色んな意思を持った人間がこの教団には所属している。もしかすると、公になっていないだけで、自分達以外にも特例で入団している団員はどこかにいるのかもしれない。
「……また、魔力無しを入団させるおつもりですか」
新たな声に一気に視線がその持ち主へと向けられる。
整えられた薄い金色の髪を持つ、壮年の男性が指を交差させるように組みつつ、溜息を吐いていた。
「意見があるならば、聞こう。ハリス・エルベートよ」
ハリス・エルベート。
確か、黒筆司のハロルドの弟の末の息子だと聞いている。
アイリスによく嫌味を向けて来るハルージャ・エルベートの親類の一人だ。
ハルージャの父が次期当主の座に就くことが決まっているらしく、彼女の父は現役の魔法使いを引退しており、教団に在籍しているとは言え、教団内で見かけることはほとんどないと聞いている。

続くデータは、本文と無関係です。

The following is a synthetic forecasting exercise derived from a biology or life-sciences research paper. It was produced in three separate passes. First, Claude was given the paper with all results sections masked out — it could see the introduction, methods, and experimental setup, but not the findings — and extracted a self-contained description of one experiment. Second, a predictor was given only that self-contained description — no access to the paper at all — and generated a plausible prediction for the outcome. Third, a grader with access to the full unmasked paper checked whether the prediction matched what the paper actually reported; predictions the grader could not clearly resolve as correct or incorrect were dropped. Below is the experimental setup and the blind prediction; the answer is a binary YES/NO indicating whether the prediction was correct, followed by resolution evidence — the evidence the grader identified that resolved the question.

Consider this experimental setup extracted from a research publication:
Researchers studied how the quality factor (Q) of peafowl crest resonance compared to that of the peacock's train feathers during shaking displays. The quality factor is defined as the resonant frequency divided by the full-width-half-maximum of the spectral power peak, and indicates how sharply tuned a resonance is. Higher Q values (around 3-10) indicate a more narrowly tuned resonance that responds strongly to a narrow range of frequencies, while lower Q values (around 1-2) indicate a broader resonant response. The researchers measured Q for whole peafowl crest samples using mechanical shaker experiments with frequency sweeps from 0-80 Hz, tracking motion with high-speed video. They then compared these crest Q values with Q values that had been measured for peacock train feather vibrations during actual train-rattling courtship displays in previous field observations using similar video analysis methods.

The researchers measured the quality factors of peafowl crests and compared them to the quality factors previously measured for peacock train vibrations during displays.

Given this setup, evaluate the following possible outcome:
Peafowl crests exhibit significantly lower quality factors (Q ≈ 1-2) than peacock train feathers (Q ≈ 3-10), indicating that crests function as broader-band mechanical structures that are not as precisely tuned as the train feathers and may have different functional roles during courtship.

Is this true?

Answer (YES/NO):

そのため、ハルージャの父が元々就いていた祓魔課の課長の座を数年程前に受け継いだのが今、言葉を口にしたハリス・エルベートである。
……何となく、面差しがハルージャと似ているわね。
正直、あまり接触がなかった人物なのでどのような性格をしているのか分からない。
それでも、アイリス達の方に向けて来る視線には何か嫌な感情が含まれていることには気付いていた。